The Supreme Court released its decision in our case, the Office of the Children’s Lawyer vs. Balev today. I am glad to report that a majority of the Supreme Court adopted our submissions entirely and made significant changes to the interpretation of the concept of “habitual residence” under the Hague Convention on the Civil Aspects of Child Abduction. Specifically, the Supreme Court rejected the “parental intention” approach to the interpretation of habitual residence in favour of the hybrid approach. You can read the complete judgment here.
This decision is a significant departure from the established definition of habitual residence adopted by most Canadian courts up to this point. By doing so, the Supreme Court has finally aligned Canadian jurisprudence to the approach adopted by most of the signatories of the Hague Convention, including the UK, the European Union, Australia, New Zealand, and some circuit courts in the US. It also signals a more respectful approach towards the views of children, ensuring that they are listened to, without making them determinative.

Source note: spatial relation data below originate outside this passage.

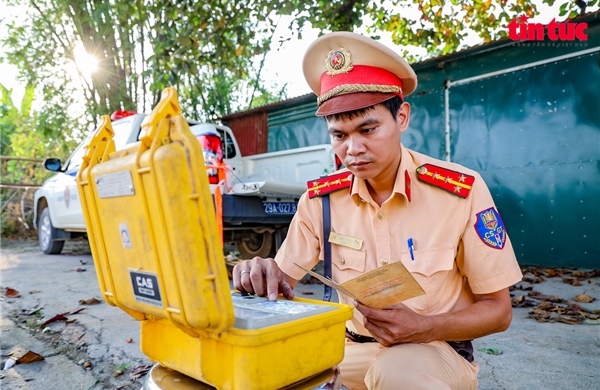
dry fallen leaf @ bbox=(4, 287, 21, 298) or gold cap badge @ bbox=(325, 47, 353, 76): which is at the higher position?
gold cap badge @ bbox=(325, 47, 353, 76)

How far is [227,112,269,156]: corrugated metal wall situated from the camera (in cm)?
873

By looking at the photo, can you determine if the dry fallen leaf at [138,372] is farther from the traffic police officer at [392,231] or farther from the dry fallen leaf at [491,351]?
the dry fallen leaf at [491,351]

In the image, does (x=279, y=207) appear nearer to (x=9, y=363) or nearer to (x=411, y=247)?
(x=9, y=363)

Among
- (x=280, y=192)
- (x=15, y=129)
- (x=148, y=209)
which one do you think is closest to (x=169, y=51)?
(x=280, y=192)

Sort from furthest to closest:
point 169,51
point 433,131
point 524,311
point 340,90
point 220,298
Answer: point 433,131
point 169,51
point 524,311
point 340,90
point 220,298

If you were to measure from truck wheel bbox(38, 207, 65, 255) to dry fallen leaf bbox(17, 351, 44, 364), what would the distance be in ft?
16.5

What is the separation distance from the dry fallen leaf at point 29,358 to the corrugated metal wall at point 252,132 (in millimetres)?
6525

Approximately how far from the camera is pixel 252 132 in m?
8.95

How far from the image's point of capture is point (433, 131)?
6.30 metres

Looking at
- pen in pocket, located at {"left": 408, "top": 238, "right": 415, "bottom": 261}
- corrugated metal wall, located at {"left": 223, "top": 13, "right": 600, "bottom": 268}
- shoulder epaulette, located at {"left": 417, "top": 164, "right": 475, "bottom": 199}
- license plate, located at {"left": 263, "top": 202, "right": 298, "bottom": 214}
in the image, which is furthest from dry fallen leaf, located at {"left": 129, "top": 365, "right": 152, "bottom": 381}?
corrugated metal wall, located at {"left": 223, "top": 13, "right": 600, "bottom": 268}

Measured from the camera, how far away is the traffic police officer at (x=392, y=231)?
122 centimetres

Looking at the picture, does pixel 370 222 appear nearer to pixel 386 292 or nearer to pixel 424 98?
pixel 386 292

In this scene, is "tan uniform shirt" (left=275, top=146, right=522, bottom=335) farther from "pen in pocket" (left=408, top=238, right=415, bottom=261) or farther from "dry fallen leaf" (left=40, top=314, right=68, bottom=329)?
"dry fallen leaf" (left=40, top=314, right=68, bottom=329)

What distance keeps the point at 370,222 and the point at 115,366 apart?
1863mm
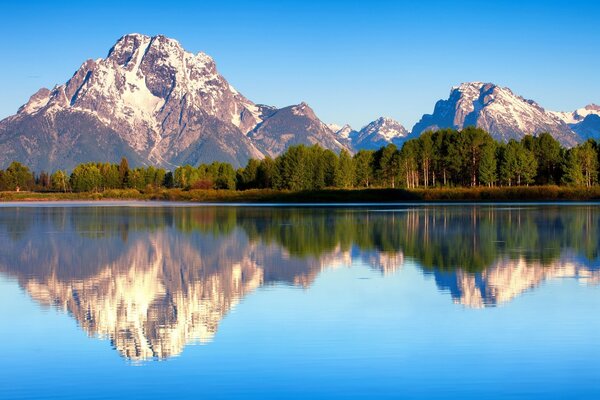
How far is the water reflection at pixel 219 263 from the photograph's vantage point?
76.0ft

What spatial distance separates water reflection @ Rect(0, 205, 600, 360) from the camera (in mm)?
23172

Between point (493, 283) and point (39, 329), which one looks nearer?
point (39, 329)

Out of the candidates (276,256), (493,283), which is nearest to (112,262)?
(276,256)

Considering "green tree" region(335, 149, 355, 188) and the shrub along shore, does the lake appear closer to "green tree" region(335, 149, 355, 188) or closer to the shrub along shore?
the shrub along shore

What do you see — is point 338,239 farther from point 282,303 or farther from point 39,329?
point 39,329

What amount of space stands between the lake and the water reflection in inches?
4.5

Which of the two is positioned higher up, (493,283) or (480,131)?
(480,131)

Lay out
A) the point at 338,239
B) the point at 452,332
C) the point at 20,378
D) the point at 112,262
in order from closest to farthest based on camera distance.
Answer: the point at 20,378 → the point at 452,332 → the point at 112,262 → the point at 338,239

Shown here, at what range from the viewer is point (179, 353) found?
60.5 feet

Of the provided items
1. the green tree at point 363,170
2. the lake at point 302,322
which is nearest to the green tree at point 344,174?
the green tree at point 363,170

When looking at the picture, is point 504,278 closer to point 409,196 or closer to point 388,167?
point 409,196

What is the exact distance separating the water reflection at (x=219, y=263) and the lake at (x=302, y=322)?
4.5 inches

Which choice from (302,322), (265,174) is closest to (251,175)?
(265,174)

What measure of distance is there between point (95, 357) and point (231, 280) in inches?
498
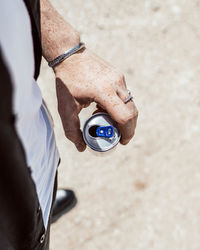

Predictably, immediately after the decision was released, several commentators and the Respondent father reacted in an alarmist fashion, claiming that the Supreme Court’s decision would encourage abductions to Canada and that it would increase litigation and prolong cases. There are several reasons why this reaction misses the mark completely. Namely:
- Detractors claim that focusing on parental intent is the only way to ensure that agreements between parents are respected. In fact, the hybrid approach does not throw away parental intent. Under the hybrid model, parental intent is still an important factor and, as suggested by the majority, could be a determining factor in many cases. The hybrid approach is most properly thought of as an objective approach where the trier of fact assesses all the facts to determine whether the picture, in its entirety, suggests that one jurisdiction is the habitual residence. Parental intent continues to play a role in the hybrid model. In fact, in most cases, the hybrid approach and parental intention approach come to exactly the same conclusion, namely the return of the children to the original jurisdiction. It is only in difficult cases, such as this one, where the two may depart from one another.
- Contrary to popular belief, the parental intention approach engenders significant litigation because courts are asked to determine something that is inherently in the minds of the litigants. Both litigants will invariably behave as they usually do in litigation, that is, claim they each intended something different. In our system of law, the only way to assess this invisible intent is to have oral evidence to assess each person’s credibility – or in other words, a trial. This has been noted by various commentators as a reason why the parental intention approach leads to more litigation, not less.
- There is no evidence to support the assertion that the hybrid approach leads to more litigation. New Zealand has adopted this approach since 2007; Australia since 2009; the European Union since 2010; the UK since 2013. The Respondent father, and some of the intervenors, who argued in favor of the parental intent approach could have produced statistics and studies to suggest that the hybrid approach has led to a significant increase in litigation and delay in these countries. In fact, none of them did. What was before the court, however, was the opposite, which is, that Canada lags far behind in terms of speed of resolving such disputes. The evidence is that the parental intention approach is not working, not the other way around.
- Finally, neither the parental intention approach nor the hybrid approach deters the removal of children. Rarely, if ever, do would-be abductors obtain legal advice from countries they intend to depart to in an effort to circumvent the Convention. What we know from research is that most parents who leave with children go to places where they have family or other connection. Whether that particular receiving state adopts the parental intention or hybrid approach is usually of no consequence to the parent who is leaving. It defies logic to suggest that one approach would have a greater deterrent effect than another.
The rejection of the parental intention approach does not mean the sky is falling. Instead, what it means is that children who are taken to Canada from Signatory States will benefit from an interpretation of the Convention that is consistent with international jurisprudence. I would have thought this would be something for us to be proud of.